==== Reading passage

Spring Training Top-30 prospects rankings

The Washington Nationals have the best outfield prospects in all of baseball with Dylan Crews and James Wood as Baseball Prospectus ranked the pair at №5 and №7 respectively of baseball’s best prospects. Third baseman Brady House is ranked №69, and RHP Cade Cavalli at №85 by BP to round out all of the Nats’ top-100 prospects. Falling off the list were outfielders Elijah Green and Robert Hassell III.

What we take a look at today is our rankings of the Top-30 prospects in the Washington Nationals system based on upside potential. Crews and Wood might as well be tied for first as their potential is off the charts. These rankings are always subject to debate and are subjective. Timing is also everything. Just three years ago when the farm system was ranked last in baseball, a player like Trey Lipscomb, ranked 15th here, would have been a Top-5 back then. All of these Top-30 players have tools that standout enough to believe any one of them could be a future star.

Our biggest movers up the rankings were Jacob Young, Daylen Lile, and of course newcomers like Victor Hurtado and Angel Feliz who were just acquired as international free agents. Loud tools are important and Young and Lile have some distinct tools. Young with speed, defense, and the ability to work walks, and Lile has shown elite bat-to-ball skills, speed, and with solid defense. Both of them need to show some more power.

For Young, he got to flash his tools on the MLB diamond as a callup for his MLB debut at the end of August. Almost immediately he had a walk-off single, and showed his elite speed swiping bases — and never getting caught. His defense was also elite in center field. Young’s singles and walks seemed to turn into two-baggers as he got on-base 37 times and 35 percent of the time stole the extra base. If we took 13 of Young’s 20 singles, and calculated them as doubles for those stolen bases, his SLG would have been .514 instead of .336, and a hefty .836 OPS. His value of wreaking havoc on the bases, and flashing elite leather in center field makes him a player to keep an eye on. Some have compared him to a young Trea Turner, and keep in mind that Young went to the University of Florida out of high school as a middle infielder.

========

◆ Problem details ◆
Copy the prospects article word for word, everything from "Spring Training Top-30" down to "Robert Hassell III.". The data that comes next has no connection to the prospects article.

==== Given information

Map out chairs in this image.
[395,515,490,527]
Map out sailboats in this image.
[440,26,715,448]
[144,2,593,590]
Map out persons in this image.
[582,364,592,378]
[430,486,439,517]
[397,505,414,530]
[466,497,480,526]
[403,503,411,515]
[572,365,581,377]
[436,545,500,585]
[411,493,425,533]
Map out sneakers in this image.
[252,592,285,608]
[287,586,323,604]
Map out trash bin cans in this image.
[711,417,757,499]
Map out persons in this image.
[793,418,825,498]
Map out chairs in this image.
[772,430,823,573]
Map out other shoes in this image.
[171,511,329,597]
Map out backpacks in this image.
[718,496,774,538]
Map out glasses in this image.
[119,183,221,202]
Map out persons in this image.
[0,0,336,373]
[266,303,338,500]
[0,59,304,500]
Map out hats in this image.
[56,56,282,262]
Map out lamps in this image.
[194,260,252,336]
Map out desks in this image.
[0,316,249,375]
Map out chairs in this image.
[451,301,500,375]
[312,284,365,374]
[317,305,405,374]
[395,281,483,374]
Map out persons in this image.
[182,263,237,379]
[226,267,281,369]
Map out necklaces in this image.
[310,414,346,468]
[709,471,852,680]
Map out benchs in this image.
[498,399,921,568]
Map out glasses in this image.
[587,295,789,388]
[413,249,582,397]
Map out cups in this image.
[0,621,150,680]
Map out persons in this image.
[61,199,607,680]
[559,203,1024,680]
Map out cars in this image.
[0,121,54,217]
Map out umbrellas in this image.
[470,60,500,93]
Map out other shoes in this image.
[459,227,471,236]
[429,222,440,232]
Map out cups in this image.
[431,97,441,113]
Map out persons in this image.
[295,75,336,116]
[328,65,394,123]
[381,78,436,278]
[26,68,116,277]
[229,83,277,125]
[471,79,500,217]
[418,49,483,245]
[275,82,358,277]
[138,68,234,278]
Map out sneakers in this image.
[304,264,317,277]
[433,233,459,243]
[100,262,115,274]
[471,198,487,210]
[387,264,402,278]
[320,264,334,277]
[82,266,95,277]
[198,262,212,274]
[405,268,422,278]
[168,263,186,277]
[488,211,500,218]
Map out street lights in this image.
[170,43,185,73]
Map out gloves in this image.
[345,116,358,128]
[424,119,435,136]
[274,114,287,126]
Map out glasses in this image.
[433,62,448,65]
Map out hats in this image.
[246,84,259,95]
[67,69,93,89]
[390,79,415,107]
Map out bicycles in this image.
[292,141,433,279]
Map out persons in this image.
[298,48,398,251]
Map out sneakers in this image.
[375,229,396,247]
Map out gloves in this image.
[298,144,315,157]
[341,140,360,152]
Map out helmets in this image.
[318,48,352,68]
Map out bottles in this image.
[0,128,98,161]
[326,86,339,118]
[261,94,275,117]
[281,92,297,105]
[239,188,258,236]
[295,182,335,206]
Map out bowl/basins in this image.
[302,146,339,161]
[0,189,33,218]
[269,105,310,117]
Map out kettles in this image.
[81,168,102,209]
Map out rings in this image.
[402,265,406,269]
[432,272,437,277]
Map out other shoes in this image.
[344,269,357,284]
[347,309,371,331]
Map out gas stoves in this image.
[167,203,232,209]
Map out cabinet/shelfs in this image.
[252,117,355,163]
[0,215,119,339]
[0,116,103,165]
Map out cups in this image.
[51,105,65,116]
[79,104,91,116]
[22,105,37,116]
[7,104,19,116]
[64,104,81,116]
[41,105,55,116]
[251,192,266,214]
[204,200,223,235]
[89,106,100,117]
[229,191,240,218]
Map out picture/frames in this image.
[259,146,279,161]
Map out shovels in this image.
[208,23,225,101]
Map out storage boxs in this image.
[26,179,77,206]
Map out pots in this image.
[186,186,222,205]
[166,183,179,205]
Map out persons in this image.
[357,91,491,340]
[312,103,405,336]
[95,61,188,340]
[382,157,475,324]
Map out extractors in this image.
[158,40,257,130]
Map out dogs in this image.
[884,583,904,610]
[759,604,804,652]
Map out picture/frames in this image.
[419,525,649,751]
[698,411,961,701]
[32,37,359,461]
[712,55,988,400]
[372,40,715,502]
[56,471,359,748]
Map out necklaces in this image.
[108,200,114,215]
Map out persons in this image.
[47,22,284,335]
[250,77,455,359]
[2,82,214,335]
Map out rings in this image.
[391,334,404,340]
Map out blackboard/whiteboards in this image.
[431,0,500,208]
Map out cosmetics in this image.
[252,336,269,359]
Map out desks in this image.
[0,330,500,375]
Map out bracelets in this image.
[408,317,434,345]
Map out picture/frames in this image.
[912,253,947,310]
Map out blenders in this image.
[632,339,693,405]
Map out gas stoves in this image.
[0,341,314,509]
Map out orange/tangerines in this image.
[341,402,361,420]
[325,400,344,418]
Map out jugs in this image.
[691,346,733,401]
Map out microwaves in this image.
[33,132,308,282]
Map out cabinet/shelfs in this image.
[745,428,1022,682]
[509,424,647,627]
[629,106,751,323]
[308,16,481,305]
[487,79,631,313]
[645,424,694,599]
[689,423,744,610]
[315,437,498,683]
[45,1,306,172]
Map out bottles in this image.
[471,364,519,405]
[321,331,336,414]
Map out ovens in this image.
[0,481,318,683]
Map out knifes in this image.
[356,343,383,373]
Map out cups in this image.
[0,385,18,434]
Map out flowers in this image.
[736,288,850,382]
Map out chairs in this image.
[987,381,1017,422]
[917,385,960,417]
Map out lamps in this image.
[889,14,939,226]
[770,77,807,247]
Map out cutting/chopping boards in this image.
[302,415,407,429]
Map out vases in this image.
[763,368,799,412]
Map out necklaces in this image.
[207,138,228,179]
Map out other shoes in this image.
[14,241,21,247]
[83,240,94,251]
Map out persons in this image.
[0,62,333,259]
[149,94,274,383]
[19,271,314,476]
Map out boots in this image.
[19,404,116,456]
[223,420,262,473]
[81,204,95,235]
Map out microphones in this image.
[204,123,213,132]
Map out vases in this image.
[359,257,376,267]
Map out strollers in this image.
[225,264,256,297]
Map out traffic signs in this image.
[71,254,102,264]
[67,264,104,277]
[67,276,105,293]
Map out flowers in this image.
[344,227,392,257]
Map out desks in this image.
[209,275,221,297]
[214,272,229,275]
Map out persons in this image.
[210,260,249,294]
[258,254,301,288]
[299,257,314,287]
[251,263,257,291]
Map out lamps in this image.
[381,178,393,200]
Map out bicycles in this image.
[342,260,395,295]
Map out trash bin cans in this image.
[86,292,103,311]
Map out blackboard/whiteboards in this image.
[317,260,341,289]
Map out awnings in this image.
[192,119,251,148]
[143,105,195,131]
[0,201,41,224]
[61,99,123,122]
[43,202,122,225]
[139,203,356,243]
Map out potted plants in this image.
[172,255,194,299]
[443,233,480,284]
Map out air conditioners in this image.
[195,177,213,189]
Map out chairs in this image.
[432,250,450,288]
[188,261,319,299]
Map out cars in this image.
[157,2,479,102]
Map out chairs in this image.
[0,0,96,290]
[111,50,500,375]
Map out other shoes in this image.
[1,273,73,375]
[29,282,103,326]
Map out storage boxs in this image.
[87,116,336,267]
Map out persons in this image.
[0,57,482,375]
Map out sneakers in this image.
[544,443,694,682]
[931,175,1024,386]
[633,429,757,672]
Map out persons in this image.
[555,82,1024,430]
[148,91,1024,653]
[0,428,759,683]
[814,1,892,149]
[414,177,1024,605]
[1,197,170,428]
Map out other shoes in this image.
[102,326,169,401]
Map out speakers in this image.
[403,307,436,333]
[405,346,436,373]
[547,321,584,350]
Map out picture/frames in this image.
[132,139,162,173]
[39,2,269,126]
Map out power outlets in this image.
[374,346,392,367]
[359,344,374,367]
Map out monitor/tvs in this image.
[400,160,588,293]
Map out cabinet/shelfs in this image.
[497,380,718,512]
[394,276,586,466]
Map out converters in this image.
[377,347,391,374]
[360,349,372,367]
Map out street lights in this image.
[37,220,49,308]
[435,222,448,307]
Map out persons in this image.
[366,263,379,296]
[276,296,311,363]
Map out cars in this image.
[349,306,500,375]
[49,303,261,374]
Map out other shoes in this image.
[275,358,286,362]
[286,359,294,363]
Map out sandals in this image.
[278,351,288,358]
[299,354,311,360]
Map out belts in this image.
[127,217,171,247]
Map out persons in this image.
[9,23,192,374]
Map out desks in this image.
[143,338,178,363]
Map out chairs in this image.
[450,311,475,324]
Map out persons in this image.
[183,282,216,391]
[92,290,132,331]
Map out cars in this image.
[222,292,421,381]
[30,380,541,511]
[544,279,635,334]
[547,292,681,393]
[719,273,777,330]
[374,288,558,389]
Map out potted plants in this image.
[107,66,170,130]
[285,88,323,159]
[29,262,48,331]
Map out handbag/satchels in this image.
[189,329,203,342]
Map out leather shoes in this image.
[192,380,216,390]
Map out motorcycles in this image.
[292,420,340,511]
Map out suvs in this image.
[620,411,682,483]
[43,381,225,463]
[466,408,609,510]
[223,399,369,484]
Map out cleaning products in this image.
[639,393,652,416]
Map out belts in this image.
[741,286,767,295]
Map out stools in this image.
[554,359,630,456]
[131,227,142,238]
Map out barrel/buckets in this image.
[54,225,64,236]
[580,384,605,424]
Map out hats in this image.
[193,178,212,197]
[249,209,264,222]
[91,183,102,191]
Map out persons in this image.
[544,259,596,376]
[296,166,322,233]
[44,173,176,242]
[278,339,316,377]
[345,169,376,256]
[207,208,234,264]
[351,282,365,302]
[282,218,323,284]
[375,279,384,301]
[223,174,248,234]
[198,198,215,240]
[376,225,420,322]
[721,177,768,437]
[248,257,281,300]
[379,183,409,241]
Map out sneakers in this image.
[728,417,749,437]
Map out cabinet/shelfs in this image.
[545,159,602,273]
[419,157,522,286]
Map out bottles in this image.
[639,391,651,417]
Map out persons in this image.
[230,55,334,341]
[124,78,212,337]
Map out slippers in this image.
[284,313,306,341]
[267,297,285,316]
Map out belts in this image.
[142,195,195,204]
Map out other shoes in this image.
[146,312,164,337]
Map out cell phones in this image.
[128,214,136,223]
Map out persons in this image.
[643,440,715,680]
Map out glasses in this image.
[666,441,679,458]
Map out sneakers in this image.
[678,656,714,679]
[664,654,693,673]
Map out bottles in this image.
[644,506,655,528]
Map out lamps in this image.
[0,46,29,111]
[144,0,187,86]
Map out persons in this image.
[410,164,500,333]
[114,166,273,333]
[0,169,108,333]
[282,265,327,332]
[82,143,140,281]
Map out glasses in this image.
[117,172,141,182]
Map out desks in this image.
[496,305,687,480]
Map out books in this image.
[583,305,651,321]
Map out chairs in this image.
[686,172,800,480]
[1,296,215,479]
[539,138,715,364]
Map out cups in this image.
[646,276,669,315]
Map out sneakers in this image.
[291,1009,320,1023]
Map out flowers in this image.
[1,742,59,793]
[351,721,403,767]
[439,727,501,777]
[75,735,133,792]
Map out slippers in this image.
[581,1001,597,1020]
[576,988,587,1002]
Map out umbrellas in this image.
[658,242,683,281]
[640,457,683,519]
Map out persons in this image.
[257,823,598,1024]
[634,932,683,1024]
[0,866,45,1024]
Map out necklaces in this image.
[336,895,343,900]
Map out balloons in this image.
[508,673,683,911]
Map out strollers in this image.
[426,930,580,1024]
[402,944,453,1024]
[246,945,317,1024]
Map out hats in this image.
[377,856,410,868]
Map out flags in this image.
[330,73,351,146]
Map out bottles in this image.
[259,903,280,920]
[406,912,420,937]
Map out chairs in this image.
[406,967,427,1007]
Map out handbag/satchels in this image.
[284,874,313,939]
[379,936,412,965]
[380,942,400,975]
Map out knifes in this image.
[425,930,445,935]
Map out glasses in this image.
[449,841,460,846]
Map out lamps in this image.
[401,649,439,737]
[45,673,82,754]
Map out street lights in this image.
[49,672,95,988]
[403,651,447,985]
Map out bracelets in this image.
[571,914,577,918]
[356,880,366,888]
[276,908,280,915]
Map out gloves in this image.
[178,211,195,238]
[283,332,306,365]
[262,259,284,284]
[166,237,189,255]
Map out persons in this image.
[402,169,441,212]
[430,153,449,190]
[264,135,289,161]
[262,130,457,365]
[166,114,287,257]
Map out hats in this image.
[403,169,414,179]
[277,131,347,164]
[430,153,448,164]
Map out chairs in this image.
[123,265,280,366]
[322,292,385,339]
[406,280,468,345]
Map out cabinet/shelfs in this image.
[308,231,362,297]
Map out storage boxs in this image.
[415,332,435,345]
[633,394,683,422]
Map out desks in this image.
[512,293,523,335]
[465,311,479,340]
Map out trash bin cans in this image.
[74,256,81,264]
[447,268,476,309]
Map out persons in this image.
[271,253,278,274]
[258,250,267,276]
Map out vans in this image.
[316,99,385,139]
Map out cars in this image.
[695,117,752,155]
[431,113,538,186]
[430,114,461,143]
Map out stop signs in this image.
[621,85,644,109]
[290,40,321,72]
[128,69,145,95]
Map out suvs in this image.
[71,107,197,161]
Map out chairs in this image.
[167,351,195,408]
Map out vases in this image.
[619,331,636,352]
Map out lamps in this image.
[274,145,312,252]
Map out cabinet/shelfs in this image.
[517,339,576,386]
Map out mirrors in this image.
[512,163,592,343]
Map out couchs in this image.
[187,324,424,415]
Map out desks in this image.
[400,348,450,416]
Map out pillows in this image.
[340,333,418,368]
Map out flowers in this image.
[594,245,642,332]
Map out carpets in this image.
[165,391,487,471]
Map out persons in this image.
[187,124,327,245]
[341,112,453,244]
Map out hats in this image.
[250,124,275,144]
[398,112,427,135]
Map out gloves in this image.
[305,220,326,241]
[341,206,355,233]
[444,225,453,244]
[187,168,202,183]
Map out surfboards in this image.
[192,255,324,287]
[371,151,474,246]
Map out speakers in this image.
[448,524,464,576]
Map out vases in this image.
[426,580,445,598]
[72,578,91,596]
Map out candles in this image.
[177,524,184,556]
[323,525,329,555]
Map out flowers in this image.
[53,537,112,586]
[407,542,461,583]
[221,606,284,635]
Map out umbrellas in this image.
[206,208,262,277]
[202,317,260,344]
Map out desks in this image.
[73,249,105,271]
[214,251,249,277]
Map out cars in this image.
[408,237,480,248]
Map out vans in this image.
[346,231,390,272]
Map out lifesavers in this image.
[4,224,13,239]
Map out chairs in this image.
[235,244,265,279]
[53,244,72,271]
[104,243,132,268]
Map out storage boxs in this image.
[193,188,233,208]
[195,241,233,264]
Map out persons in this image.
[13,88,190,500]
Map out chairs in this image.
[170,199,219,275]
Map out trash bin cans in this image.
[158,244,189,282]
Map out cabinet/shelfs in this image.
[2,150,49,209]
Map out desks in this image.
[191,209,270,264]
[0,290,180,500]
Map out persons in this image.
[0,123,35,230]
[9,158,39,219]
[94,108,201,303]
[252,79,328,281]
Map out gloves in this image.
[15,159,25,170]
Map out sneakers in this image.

========

◆ Finished exercise ◆
Spring Training Top-30 prospects rankings

The Washington Nationals have the best outfield prospects in all of baseball with Dylan Crews and James Wood as Baseball Prospectus ranked the pair at №5 and №7 respectively of baseball’s best prospects. Third baseman Brady House is ranked №69, and RHP Cade Cavalli at №85 by BP to round out all of the Nats’ top-100 prospects. Falling off the list were outfielders Elijah Green and Robert Hassell III.